The government get word about what they was doing by the third replacement-run and set up the same two representatives at the foot of El Tucuche, bright and early, to catch them on the next trip and tell them that what they doing is not sanctioned by Trinidad and Tobago and we would not be held liable – they were warned not to be up there without guides, but now they have a whole crew up there without permission, so their safety is not guaranteed. But the scientists say they going to proceed at their own risk and continue on their way back up.
When we see the reps' visit on the news that evening, the science boy who had been up there from the start was looking rough, like he wouldn’t last much longer. And every time somebody come down to fetch the next replacement, we hear they looking worse and worse. They turn fanatic about their project, telling whoever they pass along the way ‘how important this work is’ and how honoured they were to be going up. But it wasn’t like they understood the habits of the creature they were hunting. Every night they had another one gone and the survivors left with nothing but their fear in that cage they build.
By the end of that week, the six up El Tucuche were the last six; no more replacements and still nothing in the trap. We wasn’t sure yet what they build, but we was sure it wasn’t working.
Meanwhile it looking bad for Trinbago with all these scientists dead and missing with no explanation, and the government unable to produce the remaining ones. So they send the representatives again, up mountain this time, with the police to forcibly bring them down.
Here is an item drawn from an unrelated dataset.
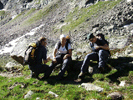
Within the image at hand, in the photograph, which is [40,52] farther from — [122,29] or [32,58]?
[122,29]

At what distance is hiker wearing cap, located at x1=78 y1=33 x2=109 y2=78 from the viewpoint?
627 centimetres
Their respective countries wanted to know what the big secret was, and demanding their researchers back since they stopped getting reports from them. But of course, in true Trini fashion, the boss-man only send the same two representatives and two police. He figure after weeks in the bush chasing jumbies with colleagues disappearing left, right and centre, the science boys would be more than ready to come down now, and if not, they wouldn’t be strong enough to resist anyway. But again, he underestimate.
The news follow the entourage up El Tucuche, and come flying back down with footage of the damn crazy scientists tying up police and government reps right in front of what was apparently the trap. It looked like a big, mostly see-through box, reinforced with steel beams at the corners and along the walls, with a matching lid tie up with a thick wire-rope that they would have to drop down if they see anything in the box – of course by the time anybody was brave enough to go back there after the fuss die down, all they find was a big puddle of plastic melted into the ground over by the huts.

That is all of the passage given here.